● **TO DO**:
1) For the passage on visceral leishmaniasis in China below, decide whether each statement agrees with it. Answer yes or no and quote the deciding words. (a) Nearly all notified cases came from Xinjiang, Gansu and Sichuan Provinces. (b) The non-endemic counties reported more cases than the endemic counties. (c) Before the national control program began in 1951, VL was endemic in 17 provinces, municipalities and autonomous regions.
2) Please carry on the passage on visceral leishmaniasis in China below, starting after its last sentence.

A total of 2450 VL cases were notified, with a mean of 408 cases per year. 61 counties were identified as endemic area with 2224 autochthonous cases, and the other 118 counties as non-endemic areas with 226 imported cases. 97.71% of cases were concentrated in Xinjiang, Gansu and Sichuan Provinces. 9 major counties reported a mean of > 10 cases per year, with a total of 1759 cases reported. Different types of VL revealed distinct epidemiological characteristics.

Conclusions

The number of VL cases and endemic counties both increased in the period 2005-2010 in China. Different type or sub-type of VL revealed distinct epidemiological characteristics. Therefore, differential control measures must be taken in different endemic areas against incidence increase and endemic area spread.

Background

Leishmaniasis is a mammalian disease caused by parasitic protozoans classified as Leishmania species (Kinetoplastida, Trypanosomatidae) [1–3]. The disease has different clinical forms, ranging from a skin ulcer (cutaneous leishmaniasis, CL), which can heal spontaneously, to the most severe form of visceral leishmaniasis, which can lead to the patient's death when untreated [4]. Natural transmission may be zoonotic or anthroponotic by the bite of a phlebotomine sandfly species of the genera Phlebotomus (Old World) and Lutzomyia (New World) [3, 5–8].

Leishmaniasis is endemic in 98 countries or territories, with more than 350 million people at risk. The global incidence is estimated to be 2 million new cases per year (0.5 million of VL and l.5 million of CL). VL causes an estimated 50,000 deaths annually, a rate surpassed among parasitic diseases only by malaria, and 2,357,000 disability-adjusted life years lost, placing leishmaniasis ninth in a global analysis of infectious diseases [9]. Desjeux [8] indicated that in the previous decade endemic regions had spread, prevalence had increased and the number of unrecorded cases must have been substantial, because notification was compulsory in only few countries [10]. Therefore, the public health impact of the disease worldwide has been grossly underestimated [1, 10].

VL has been and is still an important public health problem in China. Prior to the initiation of a national control program in 1951, VL was one of the major parasitic diseases in the People's Republic of China, endemic in 17 provinces, municipalities and autonomous regions. According to the available epidemiological data, there were about 530,000 VL cases in China in 1951 [11]. Following great efforts in the frame of the national control program, the disease has been largely brought under control in the eastern regions of the country. However, the disease is still endemic or occurs sporadically in 43 counties in six provinces or autonomous regions in western China (namely Xinjiang, Gansu, Sichuan, Shaanxi, Shanxi and Inner Mongolia) in the 1990s [12–15].

● **EXTRACTED RECORDS**:
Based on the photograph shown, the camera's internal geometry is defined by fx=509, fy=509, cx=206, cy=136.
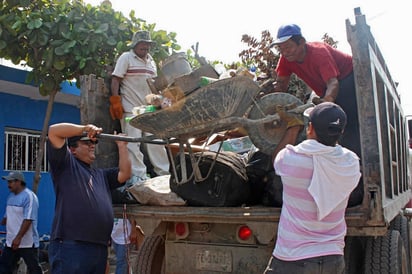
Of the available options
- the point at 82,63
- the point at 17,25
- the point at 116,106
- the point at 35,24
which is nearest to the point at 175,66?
the point at 116,106

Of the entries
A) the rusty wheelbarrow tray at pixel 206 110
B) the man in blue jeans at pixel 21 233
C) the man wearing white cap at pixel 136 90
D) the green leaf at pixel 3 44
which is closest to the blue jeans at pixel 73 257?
the rusty wheelbarrow tray at pixel 206 110

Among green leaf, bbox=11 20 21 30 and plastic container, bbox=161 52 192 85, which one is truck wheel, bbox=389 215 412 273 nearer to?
plastic container, bbox=161 52 192 85

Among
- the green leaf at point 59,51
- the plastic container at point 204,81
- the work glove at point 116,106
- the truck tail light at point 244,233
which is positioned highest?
the green leaf at point 59,51

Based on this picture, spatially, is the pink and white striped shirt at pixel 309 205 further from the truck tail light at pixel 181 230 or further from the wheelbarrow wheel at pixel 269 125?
the truck tail light at pixel 181 230

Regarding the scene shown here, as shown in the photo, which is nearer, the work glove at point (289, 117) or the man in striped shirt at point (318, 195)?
the man in striped shirt at point (318, 195)

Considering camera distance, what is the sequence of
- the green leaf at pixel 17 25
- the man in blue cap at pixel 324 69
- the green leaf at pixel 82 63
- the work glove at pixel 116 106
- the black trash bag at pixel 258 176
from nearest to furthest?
1. the black trash bag at pixel 258 176
2. the man in blue cap at pixel 324 69
3. the work glove at pixel 116 106
4. the green leaf at pixel 82 63
5. the green leaf at pixel 17 25

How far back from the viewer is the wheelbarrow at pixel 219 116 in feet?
10.5

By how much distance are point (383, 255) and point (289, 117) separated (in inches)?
44.1

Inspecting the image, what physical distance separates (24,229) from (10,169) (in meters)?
3.36

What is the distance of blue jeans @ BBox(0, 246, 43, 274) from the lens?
676 centimetres

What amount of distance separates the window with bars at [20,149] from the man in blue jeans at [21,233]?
9.35ft

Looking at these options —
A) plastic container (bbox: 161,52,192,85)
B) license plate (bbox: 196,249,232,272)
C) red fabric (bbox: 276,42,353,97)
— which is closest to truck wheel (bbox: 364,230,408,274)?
license plate (bbox: 196,249,232,272)

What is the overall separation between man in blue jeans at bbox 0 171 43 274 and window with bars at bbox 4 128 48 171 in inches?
112

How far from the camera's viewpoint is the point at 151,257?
441cm
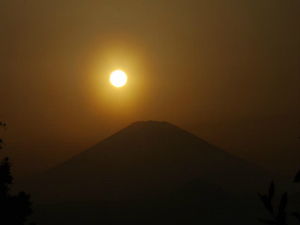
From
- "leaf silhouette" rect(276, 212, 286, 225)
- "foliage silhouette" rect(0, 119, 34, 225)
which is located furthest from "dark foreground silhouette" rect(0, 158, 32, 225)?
"leaf silhouette" rect(276, 212, 286, 225)

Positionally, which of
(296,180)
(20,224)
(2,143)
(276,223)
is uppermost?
(2,143)

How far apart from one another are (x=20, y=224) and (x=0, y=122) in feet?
13.3

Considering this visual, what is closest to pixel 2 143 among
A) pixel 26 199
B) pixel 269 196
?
pixel 26 199

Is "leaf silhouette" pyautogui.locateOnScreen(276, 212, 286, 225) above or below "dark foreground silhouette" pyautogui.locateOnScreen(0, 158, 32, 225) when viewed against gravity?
below

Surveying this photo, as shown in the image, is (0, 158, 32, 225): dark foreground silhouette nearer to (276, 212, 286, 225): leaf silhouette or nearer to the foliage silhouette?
the foliage silhouette

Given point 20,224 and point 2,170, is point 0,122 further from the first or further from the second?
point 20,224

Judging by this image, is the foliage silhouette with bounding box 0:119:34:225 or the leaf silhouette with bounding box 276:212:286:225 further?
the foliage silhouette with bounding box 0:119:34:225

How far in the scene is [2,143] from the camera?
1767 cm

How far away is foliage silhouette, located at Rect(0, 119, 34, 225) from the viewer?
16.9 metres

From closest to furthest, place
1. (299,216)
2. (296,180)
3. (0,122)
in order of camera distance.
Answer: (296,180) → (299,216) → (0,122)

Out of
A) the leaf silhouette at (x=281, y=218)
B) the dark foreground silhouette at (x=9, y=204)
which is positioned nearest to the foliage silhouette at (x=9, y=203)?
the dark foreground silhouette at (x=9, y=204)

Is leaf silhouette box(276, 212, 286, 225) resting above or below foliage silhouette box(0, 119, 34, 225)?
below

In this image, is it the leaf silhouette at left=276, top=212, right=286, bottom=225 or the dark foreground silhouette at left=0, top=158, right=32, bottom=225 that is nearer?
the leaf silhouette at left=276, top=212, right=286, bottom=225

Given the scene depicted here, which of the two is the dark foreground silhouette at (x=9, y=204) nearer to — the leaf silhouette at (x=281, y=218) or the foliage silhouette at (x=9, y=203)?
the foliage silhouette at (x=9, y=203)
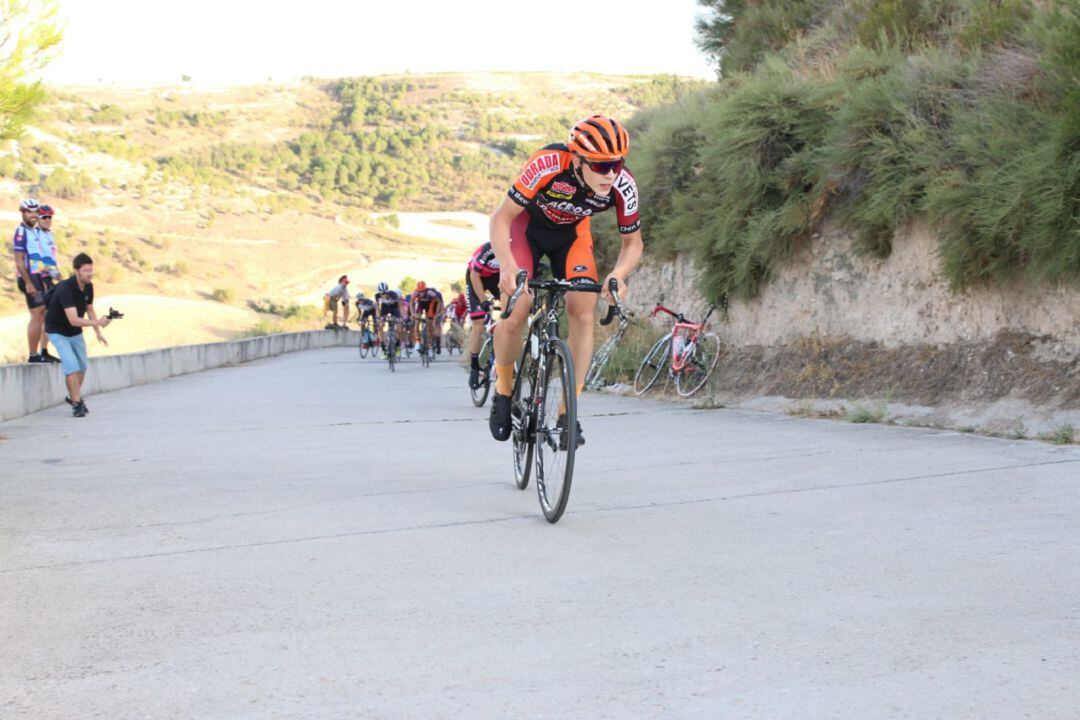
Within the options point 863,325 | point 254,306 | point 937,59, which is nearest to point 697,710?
point 863,325

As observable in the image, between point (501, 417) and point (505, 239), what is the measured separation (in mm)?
1105

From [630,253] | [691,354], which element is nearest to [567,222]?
[630,253]

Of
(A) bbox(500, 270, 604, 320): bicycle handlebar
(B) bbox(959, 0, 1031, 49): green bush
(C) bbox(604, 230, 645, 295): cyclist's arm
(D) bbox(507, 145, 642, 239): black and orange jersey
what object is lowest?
(A) bbox(500, 270, 604, 320): bicycle handlebar

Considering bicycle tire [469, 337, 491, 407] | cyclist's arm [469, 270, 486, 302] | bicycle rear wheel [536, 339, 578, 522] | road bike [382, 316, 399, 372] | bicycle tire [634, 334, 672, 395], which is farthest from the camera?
road bike [382, 316, 399, 372]

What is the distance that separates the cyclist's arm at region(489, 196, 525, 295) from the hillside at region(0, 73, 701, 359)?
894 inches

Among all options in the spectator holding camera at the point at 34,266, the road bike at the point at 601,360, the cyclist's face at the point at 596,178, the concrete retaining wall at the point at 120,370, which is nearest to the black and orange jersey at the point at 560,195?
the cyclist's face at the point at 596,178

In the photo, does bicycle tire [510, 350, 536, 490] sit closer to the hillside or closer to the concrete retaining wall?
the concrete retaining wall

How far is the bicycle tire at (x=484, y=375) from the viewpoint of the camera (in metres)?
13.1

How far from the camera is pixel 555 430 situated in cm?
636

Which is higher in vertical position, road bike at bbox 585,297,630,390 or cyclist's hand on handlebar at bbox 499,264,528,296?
cyclist's hand on handlebar at bbox 499,264,528,296

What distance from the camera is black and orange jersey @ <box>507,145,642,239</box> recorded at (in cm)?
679

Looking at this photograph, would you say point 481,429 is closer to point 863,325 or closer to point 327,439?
point 327,439

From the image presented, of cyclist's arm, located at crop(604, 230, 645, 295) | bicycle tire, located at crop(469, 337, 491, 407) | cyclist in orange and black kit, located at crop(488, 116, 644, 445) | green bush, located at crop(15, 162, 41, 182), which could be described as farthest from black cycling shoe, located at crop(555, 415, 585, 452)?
green bush, located at crop(15, 162, 41, 182)

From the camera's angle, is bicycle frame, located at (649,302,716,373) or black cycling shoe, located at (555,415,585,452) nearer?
black cycling shoe, located at (555,415,585,452)
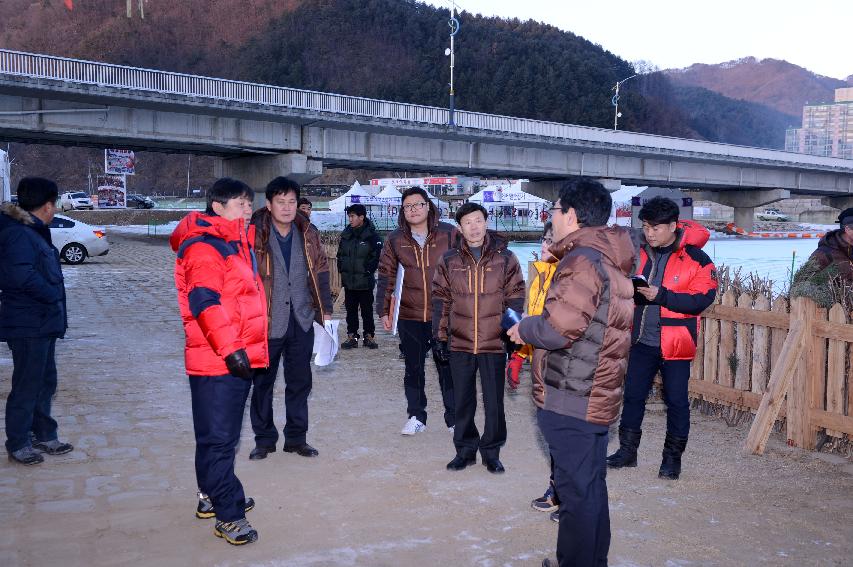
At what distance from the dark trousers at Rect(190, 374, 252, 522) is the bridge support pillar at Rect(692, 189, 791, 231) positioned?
6359 centimetres

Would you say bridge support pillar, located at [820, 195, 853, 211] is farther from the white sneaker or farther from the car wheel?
the white sneaker

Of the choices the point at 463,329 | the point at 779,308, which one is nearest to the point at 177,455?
the point at 463,329

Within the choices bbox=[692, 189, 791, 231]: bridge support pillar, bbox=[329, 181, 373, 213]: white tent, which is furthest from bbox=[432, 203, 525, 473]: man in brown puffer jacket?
bbox=[692, 189, 791, 231]: bridge support pillar

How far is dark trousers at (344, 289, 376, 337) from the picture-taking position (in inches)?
436

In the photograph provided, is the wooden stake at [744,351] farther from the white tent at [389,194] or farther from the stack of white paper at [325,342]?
the white tent at [389,194]

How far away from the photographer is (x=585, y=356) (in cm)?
374

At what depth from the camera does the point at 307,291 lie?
20.0 feet

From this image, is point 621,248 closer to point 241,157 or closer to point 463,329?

● **ANSWER SET**:
1)
(a) Yes: "97.71% of cases were concentrated in Xinjiang, Gansu and Sichuan Provinces."
(b) No: "61 counties were identified as endemic area with 2224 autochthonous cases, and the other 118 counties as non-endemic areas with 226 imported cases."
(c) Yes: "VL was one of the major parasitic diseases in the People's Republic of China, endemic in 17 provinces, municipalities and autonomous regions."

2)
Two epidemiological types of VL can be distinguished in western China based on infected Leishmania species and source of infection [13, 16]. The first one is an anthroponotic type of VL (AVL) caused by L. donovani, and currently is endemic in the oases of the plains of Kashi prefecture, Xinjiang Uygur Autonomous Region. Most cases occur in young people and adults. The transmitting cycle is from human to human and no animal host has been found (0-0.3%) [11]. The widely distributed peridomestic Phlebotomus longiductus, an endemic species in Xinjiang, is the vector [17].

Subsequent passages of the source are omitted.